A feature story differs from a straight news story in one respect—its intent.

A news story has information about an event, an idea or a situation. A feature story has that and more—it may interpret news, add depth and colour to a story, instruct and/or entertain.

Story ideas

  • Ideas come from everywhere. Watch, read, listen, keep up to date, take notes.
  • Talk to people outside the field of science to find out what interests them and what concerns them.

Structure

  • The introduction is the most important part. Entice your reader; draw them in using drama, emotion, a quotation, a question and/or a description.
  • The body of the story needs to keep any promises or answer any questions which you raised in the introduction. Try to maintain an ‘atmosphere’ throughout the story.
  • The conclusion should help readers remember the story. Use a strong punchline.

Writing the story – 12 tips

  1. Be clear about why you are writing the story. Is it to inform, persuade, observe, evaluate or evoke emotion?
  2. Focus on human interest—the feel and emotion you put into the story are critical. Don’t think about writing a ‘science’ story; think about writing a ‘human interest’ story.
  3. Accuracy is important—you can interpret and embroider but not fudge.
  4. Keep your readers clearly in mind.
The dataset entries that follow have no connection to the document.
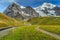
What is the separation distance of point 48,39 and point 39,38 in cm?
311

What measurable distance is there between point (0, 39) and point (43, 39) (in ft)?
38.4

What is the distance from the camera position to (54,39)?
45531 mm

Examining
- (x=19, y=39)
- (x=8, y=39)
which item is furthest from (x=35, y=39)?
(x=8, y=39)

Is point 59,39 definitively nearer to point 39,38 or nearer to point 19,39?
point 39,38

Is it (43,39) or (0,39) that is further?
(43,39)

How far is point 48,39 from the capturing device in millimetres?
46625

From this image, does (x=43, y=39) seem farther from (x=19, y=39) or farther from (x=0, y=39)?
(x=0, y=39)

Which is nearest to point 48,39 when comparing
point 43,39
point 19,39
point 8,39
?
point 43,39

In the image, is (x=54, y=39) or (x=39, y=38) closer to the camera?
(x=54, y=39)

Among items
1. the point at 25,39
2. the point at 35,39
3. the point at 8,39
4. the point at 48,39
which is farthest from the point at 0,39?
the point at 48,39

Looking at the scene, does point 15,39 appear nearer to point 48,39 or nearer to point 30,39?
point 30,39

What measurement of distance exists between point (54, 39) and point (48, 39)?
72.3 inches

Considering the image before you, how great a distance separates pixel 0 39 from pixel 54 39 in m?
14.1

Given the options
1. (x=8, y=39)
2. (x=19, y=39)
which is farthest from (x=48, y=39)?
(x=8, y=39)
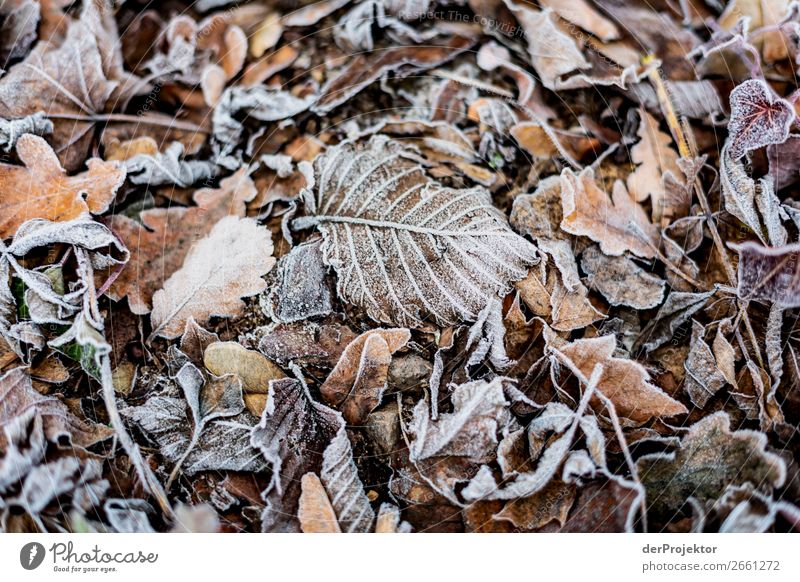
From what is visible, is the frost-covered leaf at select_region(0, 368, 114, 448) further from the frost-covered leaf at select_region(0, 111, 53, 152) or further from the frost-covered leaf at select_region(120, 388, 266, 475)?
the frost-covered leaf at select_region(0, 111, 53, 152)

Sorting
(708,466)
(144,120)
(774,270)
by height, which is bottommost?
(708,466)

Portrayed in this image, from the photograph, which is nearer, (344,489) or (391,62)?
(344,489)

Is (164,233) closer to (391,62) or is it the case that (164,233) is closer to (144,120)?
(144,120)

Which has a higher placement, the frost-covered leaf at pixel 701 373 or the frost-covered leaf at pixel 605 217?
the frost-covered leaf at pixel 605 217

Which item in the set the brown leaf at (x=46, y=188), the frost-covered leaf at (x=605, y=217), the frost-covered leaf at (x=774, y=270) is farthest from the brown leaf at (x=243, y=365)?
the frost-covered leaf at (x=774, y=270)

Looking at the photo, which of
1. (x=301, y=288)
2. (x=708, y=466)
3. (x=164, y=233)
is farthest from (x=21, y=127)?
(x=708, y=466)

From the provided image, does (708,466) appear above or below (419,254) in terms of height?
below

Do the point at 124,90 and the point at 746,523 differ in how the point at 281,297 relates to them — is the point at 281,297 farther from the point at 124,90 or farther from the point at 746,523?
the point at 746,523

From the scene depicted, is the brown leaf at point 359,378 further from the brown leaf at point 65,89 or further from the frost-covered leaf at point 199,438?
the brown leaf at point 65,89
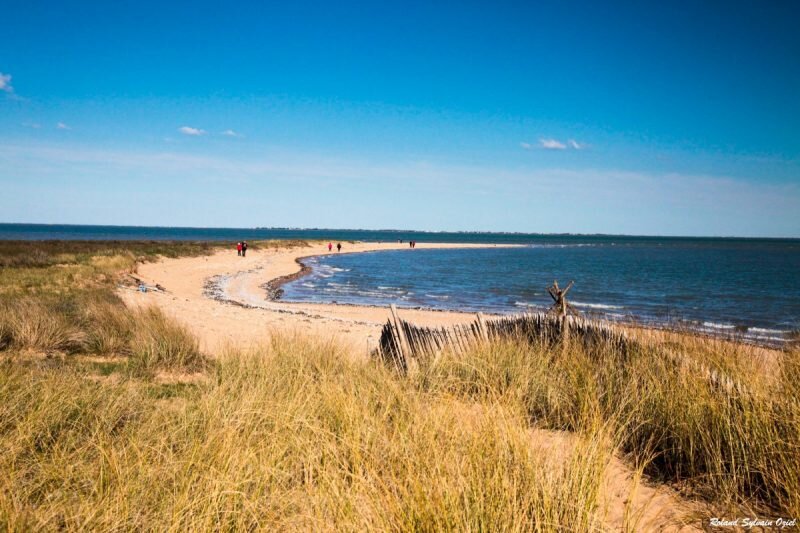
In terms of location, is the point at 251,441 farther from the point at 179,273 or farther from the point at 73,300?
the point at 179,273

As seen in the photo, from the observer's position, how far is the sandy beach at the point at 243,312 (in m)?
11.4

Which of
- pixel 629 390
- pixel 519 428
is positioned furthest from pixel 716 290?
pixel 519 428

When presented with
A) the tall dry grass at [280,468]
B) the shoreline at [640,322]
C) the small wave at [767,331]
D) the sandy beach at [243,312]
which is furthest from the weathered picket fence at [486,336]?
the small wave at [767,331]

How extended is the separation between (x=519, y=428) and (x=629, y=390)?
2.01m

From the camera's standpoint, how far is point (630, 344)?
5.75m

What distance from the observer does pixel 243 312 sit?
54.3 feet


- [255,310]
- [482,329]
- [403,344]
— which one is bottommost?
[255,310]

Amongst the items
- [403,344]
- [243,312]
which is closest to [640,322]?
[403,344]

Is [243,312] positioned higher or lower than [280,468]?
lower

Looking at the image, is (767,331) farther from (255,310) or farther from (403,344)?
(255,310)

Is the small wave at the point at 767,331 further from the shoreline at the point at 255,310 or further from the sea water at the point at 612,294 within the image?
the shoreline at the point at 255,310

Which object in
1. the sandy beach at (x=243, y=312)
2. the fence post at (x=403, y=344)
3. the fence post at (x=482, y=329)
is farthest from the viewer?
the sandy beach at (x=243, y=312)

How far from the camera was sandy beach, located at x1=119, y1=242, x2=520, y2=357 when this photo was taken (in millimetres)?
11430

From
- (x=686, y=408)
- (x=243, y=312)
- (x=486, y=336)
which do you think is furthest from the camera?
(x=243, y=312)
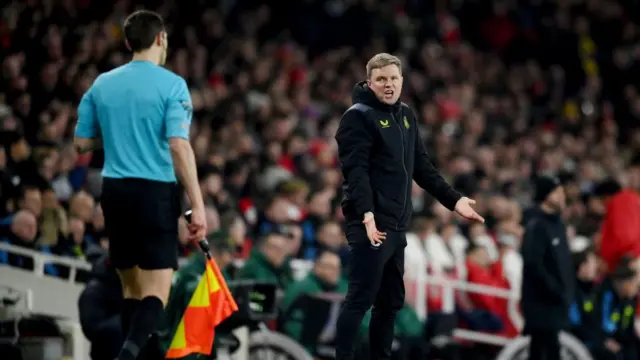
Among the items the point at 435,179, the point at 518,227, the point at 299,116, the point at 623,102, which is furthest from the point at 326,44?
the point at 435,179

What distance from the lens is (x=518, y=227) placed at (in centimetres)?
1461

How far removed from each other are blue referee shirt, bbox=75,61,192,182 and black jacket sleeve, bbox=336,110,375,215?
833mm

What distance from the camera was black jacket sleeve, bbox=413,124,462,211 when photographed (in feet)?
26.7

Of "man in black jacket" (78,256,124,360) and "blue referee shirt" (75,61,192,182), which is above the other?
"blue referee shirt" (75,61,192,182)

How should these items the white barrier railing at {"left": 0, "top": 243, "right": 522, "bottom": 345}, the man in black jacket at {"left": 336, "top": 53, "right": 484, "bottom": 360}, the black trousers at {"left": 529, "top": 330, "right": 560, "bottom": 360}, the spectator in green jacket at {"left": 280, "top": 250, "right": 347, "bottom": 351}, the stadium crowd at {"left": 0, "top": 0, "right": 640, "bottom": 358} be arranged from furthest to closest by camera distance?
the white barrier railing at {"left": 0, "top": 243, "right": 522, "bottom": 345} → the stadium crowd at {"left": 0, "top": 0, "right": 640, "bottom": 358} → the spectator in green jacket at {"left": 280, "top": 250, "right": 347, "bottom": 351} → the black trousers at {"left": 529, "top": 330, "right": 560, "bottom": 360} → the man in black jacket at {"left": 336, "top": 53, "right": 484, "bottom": 360}

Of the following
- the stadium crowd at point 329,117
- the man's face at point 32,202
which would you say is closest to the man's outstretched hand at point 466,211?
the stadium crowd at point 329,117

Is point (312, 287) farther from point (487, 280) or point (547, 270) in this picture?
point (487, 280)

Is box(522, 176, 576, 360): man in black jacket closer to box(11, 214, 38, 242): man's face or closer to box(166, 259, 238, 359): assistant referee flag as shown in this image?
box(166, 259, 238, 359): assistant referee flag

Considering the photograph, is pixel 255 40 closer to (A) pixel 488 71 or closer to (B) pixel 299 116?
(B) pixel 299 116

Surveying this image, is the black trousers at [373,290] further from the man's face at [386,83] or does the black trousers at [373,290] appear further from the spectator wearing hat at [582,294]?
the spectator wearing hat at [582,294]

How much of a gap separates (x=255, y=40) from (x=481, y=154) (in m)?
3.32

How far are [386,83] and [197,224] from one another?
1.24 m

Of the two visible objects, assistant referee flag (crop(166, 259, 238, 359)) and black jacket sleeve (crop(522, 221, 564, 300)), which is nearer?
assistant referee flag (crop(166, 259, 238, 359))

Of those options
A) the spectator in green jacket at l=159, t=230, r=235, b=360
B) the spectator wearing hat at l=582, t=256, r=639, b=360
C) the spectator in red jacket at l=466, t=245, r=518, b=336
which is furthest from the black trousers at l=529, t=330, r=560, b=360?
the spectator in green jacket at l=159, t=230, r=235, b=360
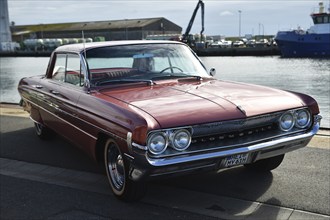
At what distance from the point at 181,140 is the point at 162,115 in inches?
10.7

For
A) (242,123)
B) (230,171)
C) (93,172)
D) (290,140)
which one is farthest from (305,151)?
(93,172)

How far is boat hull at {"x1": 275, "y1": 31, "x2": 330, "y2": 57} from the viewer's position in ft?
159

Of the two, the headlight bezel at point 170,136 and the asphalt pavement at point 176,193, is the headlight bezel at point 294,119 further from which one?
the headlight bezel at point 170,136

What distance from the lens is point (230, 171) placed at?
5.09m

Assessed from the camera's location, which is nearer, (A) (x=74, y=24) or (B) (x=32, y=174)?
(B) (x=32, y=174)

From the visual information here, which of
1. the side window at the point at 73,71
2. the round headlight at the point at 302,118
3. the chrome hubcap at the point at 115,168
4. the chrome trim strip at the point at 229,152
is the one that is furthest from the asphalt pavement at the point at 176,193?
the side window at the point at 73,71

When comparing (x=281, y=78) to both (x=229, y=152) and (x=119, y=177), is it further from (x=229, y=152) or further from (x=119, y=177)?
(x=229, y=152)

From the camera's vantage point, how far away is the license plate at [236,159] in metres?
3.75

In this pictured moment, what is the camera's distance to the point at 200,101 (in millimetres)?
3975

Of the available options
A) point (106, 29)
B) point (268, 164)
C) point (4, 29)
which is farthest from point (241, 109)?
point (106, 29)

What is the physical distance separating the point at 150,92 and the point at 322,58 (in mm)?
48040

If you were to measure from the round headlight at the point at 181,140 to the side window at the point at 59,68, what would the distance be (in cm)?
274

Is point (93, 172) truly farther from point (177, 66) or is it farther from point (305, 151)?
point (305, 151)

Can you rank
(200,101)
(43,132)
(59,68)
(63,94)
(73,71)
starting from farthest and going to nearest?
(43,132) → (59,68) → (73,71) → (63,94) → (200,101)
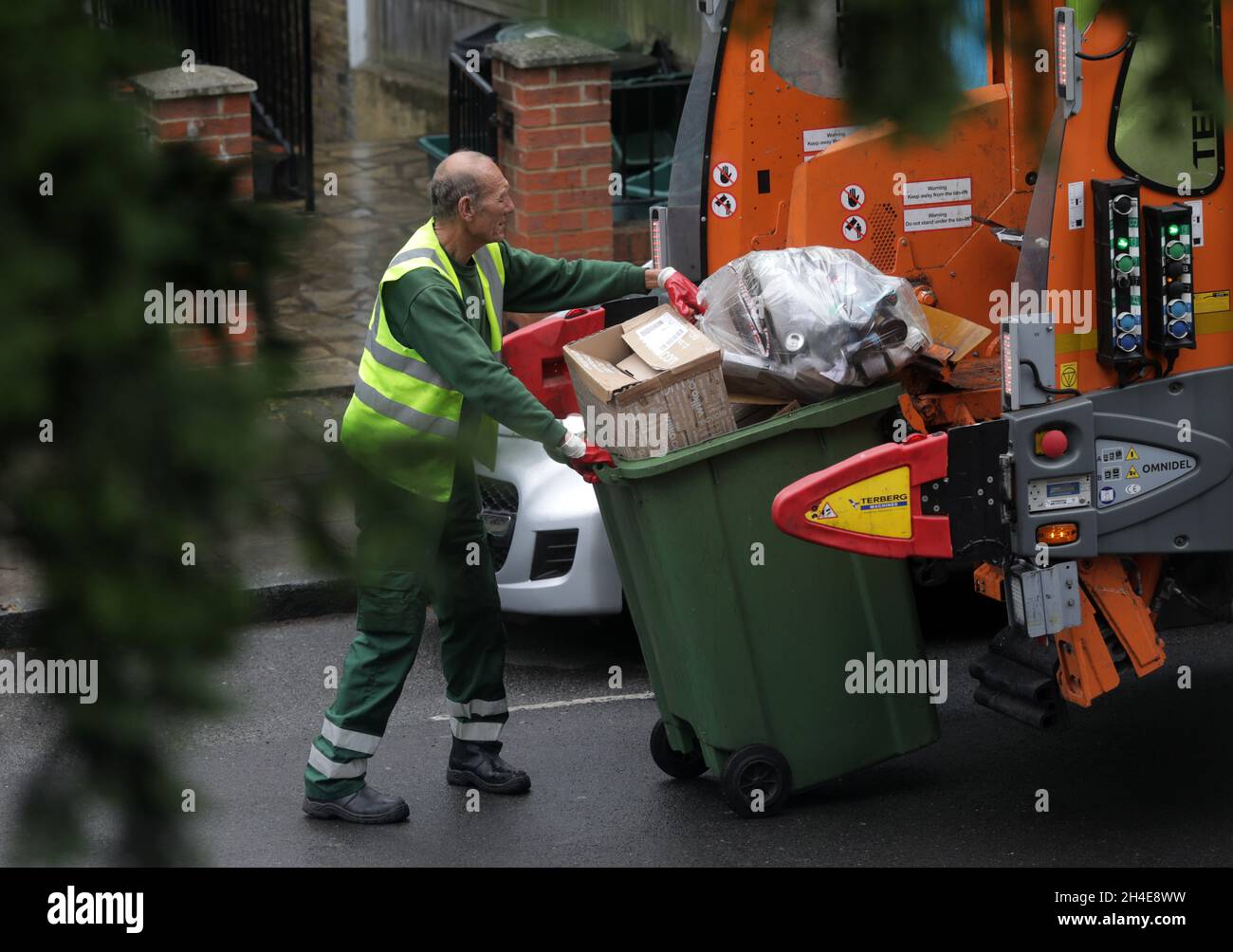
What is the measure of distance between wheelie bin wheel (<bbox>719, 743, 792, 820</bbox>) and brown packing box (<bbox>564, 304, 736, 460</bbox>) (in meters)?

What are their desires? What really matters to them?
  5. Interview people for your feature story in-depth and in person rather than over the phone. You’ll get a lot more colour and detail.
  6. Interview more than one person to get a more complete picture, but don’t add sources just to show how much work you’ve done. Be ruthless about who you put in and who you leave out.
  7. Use anecdotes and direct quotes to tell the story. Try not to use too many of your own words.
  8. Decide on the tense of your story at the start and stick to it. Present tense usually works best.
  9. Write in the active voice. In active writing, people do things. Sentences written using passive voice have things being done ‘by’ someone, or things being done anonymously. Passive voice makes your writing sluggish.
  10. Avoid clichés (cutting-edge, world-beating, revolutionary) and sentimental statements, especially at the end of your story.
  11. Don’t rely on the computer spellchecker.
  12. Avoid lengthy, complex paragraphs. Your story will appear in columns, so one or two sentences per paragraph is enough.

Getting published – 9 tips

  1. Select your market. List six magazines that could buy your story and study them. The articles, advertising and letters to the editor will give you vital clues into the interests and demographics of the readers.
  2. Read the publications you want to write for. A surprising number of writers don’t, and it shows.
  3. Send the publisher a proposal rather than a complete story. Include good examples of your previously published work.
  4. Write what the editor wants to publish, not what you want to write. Study the editorial and pieces by staff writers—they are aimed precisely at the publication’s target readers.
  5. Download the publisher’s editorial style guide for the publication and apply their style guidelines to your story.
  6. Submit your story typed and double-spaced.
  7. A picture sells the story. Offer good quality images as prints, transparencies or digital files. Check with the editor for their preferred option.
  8. Let the editor/deputy editor in the media outlet know you are sending them a story. Follow up with a phone call a week or so after you’ve sent it.